* Supplied material *

++++++++++

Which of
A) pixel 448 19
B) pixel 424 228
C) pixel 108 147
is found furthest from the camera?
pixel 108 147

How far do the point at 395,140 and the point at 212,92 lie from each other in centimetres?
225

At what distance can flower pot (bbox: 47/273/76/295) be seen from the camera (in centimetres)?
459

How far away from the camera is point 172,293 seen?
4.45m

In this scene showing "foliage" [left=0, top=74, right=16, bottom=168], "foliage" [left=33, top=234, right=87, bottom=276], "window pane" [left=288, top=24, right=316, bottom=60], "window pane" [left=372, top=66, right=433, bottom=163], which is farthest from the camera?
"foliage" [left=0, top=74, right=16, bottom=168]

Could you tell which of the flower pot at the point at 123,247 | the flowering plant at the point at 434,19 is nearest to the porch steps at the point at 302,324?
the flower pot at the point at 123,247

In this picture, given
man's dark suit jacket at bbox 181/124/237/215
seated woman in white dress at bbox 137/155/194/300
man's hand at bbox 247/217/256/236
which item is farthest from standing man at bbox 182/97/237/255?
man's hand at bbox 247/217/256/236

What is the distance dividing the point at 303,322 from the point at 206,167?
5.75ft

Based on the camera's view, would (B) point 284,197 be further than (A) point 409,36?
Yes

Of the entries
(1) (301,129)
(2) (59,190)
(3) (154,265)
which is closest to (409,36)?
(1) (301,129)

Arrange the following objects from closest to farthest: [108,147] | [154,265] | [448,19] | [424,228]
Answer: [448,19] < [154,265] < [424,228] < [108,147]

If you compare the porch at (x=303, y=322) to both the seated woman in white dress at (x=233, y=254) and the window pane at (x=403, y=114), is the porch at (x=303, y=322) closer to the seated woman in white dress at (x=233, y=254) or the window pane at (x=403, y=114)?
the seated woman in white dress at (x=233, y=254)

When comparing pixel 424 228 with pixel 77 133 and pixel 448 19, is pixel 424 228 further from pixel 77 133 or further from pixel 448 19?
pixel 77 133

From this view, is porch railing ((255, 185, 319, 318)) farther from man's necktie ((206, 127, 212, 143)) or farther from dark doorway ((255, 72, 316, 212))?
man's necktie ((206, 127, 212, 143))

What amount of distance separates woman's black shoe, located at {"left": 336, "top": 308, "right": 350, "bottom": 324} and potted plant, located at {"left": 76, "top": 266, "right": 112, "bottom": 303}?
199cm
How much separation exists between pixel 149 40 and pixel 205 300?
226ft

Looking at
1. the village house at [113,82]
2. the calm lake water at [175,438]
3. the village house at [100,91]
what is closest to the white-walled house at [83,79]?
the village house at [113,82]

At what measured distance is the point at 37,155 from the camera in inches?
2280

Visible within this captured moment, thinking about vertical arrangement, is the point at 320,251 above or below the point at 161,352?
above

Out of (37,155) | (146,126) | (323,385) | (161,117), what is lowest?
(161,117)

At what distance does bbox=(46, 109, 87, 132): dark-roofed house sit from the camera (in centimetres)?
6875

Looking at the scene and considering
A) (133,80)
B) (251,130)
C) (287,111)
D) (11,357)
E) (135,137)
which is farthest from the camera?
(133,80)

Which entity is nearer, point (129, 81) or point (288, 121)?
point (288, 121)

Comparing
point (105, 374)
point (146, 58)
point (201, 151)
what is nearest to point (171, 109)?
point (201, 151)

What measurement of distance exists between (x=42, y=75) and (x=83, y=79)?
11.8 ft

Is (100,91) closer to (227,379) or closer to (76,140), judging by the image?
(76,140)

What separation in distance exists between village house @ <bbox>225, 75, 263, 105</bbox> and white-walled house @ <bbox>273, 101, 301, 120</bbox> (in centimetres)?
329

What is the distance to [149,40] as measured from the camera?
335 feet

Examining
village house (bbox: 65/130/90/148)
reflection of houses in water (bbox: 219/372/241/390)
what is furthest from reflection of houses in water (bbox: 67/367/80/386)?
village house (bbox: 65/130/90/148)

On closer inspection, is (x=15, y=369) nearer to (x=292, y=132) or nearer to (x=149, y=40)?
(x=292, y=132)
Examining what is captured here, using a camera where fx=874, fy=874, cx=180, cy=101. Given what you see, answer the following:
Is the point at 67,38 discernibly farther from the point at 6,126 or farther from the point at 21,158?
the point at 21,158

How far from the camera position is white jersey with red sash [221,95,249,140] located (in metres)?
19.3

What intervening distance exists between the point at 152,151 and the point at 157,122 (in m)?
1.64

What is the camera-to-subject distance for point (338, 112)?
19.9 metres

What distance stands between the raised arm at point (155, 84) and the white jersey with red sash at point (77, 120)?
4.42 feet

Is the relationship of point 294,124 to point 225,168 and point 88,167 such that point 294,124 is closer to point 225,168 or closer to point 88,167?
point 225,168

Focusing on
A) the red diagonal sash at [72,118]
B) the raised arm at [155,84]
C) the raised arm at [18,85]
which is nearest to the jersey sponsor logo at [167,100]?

++++++++++

* What to do *
Reproduce all of the data above word for word, keeping every line as it appears.

* Correct result *
Which of
A) pixel 448 19
B) pixel 424 228
C) pixel 108 147
is found furthest from the camera?
pixel 108 147

How far do the point at 395,140 and the point at 212,92 lie from each other in centimetres?
225

At what distance can flower pot (bbox: 47/273/76/295) be seen from the camera (in centimetres)?
459

How far away from the camera is point 172,293 seen?
4.45m

In this scene showing "foliage" [left=0, top=74, right=16, bottom=168], "foliage" [left=33, top=234, right=87, bottom=276], "window pane" [left=288, top=24, right=316, bottom=60], "window pane" [left=372, top=66, right=433, bottom=163], which is farthest from the camera?
"foliage" [left=0, top=74, right=16, bottom=168]

Could you tell which of the flower pot at the point at 123,247 | the flowering plant at the point at 434,19 is nearest to the porch steps at the point at 302,324?
the flower pot at the point at 123,247

In this picture, given
man's dark suit jacket at bbox 181/124/237/215
seated woman in white dress at bbox 137/155/194/300
man's hand at bbox 247/217/256/236
which item is farthest from standing man at bbox 182/97/237/255?
man's hand at bbox 247/217/256/236

What is the distance dividing the point at 303,322 from the point at 206,167?
5.75ft

Based on the camera's view, would (B) point 284,197 be further than (A) point 409,36?
Yes

Of the entries
(1) (301,129)
(2) (59,190)
(3) (154,265)
which is closest to (409,36)?
(1) (301,129)

Arrange the following objects from closest to farthest: [108,147] | [154,265] | [448,19] | [424,228]
Answer: [448,19] < [154,265] < [424,228] < [108,147]

If you compare the porch at (x=303, y=322) to both the seated woman in white dress at (x=233, y=254) and the window pane at (x=403, y=114), is the porch at (x=303, y=322) closer to the seated woman in white dress at (x=233, y=254) or the window pane at (x=403, y=114)?
the seated woman in white dress at (x=233, y=254)

When comparing pixel 424 228 with pixel 77 133 and pixel 448 19, is pixel 424 228 further from pixel 77 133 or further from pixel 448 19?
pixel 77 133

From this view, is porch railing ((255, 185, 319, 318)) farther from man's necktie ((206, 127, 212, 143)) or farther from dark doorway ((255, 72, 316, 212))?
man's necktie ((206, 127, 212, 143))

What amount of distance separates woman's black shoe, located at {"left": 336, "top": 308, "right": 350, "bottom": 324} and potted plant, located at {"left": 76, "top": 266, "right": 112, "bottom": 303}?
199cm
How much separation exists between pixel 149 40 and pixel 205 300?
226ft

Looking at
1. the village house at [113,82]
2. the calm lake water at [175,438]
3. the village house at [100,91]
what is closest to the white-walled house at [83,79]?
the village house at [113,82]

At what measured distance is the point at 37,155 from the camera in inches?
2280

Visible within this captured moment, thinking about vertical arrangement, is the point at 320,251 above or below the point at 161,352?
above

Out of (37,155) | (146,126) | (323,385) | (161,117), what is lowest?
(161,117)

At what distance does bbox=(46, 109, 87, 132): dark-roofed house sit from the camera (in centimetres)?
6875

Looking at the scene and considering
A) (133,80)
B) (251,130)
C) (287,111)
D) (11,357)
E) (135,137)
which is farthest from the camera?
(133,80)

Which entity is nearer, point (129, 81) or point (288, 121)?
point (288, 121)

Comparing
point (105, 374)
point (146, 58)
point (201, 151)
what is nearest to point (171, 109)?
point (201, 151)

What measurement of distance exists between (x=42, y=75) and (x=83, y=79)?
11.8 ft

Is (100,91) closer to (227,379) or closer to (76,140), judging by the image?
(76,140)

What separation in distance exists between village house @ <bbox>225, 75, 263, 105</bbox> and white-walled house @ <bbox>273, 101, 301, 120</bbox> (in centimetres)?
329

What is the distance to [149,40] as measured from the camera?
335 feet

Examining
village house (bbox: 65/130/90/148)
reflection of houses in water (bbox: 219/372/241/390)
what is furthest from reflection of houses in water (bbox: 67/367/80/386)?
village house (bbox: 65/130/90/148)

On closer inspection, is (x=15, y=369) nearer to (x=292, y=132) or nearer to (x=149, y=40)?
(x=292, y=132)
Examining what is captured here, using a camera where fx=874, fy=874, cx=180, cy=101. Given what you see, answer the following:
Is the point at 67,38 discernibly farther from the point at 6,126 or farther from the point at 21,158?
the point at 21,158

How far from the camera position is white jersey with red sash [221,95,249,140] located (in metres)?
19.3

What intervening distance exists between the point at 152,151 and the point at 157,122 (in m)?
1.64

What is the camera-to-subject distance for point (338, 112)?
19.9 metres

What distance stands between the raised arm at point (155, 84) and the white jersey with red sash at point (77, 120)?
4.42 feet

Is the relationship of point 294,124 to point 225,168 and point 88,167 such that point 294,124 is closer to point 225,168 or closer to point 88,167?
point 225,168

Focusing on
A) the red diagonal sash at [72,118]
B) the raised arm at [155,84]
C) the raised arm at [18,85]
which is nearest to the jersey sponsor logo at [167,100]?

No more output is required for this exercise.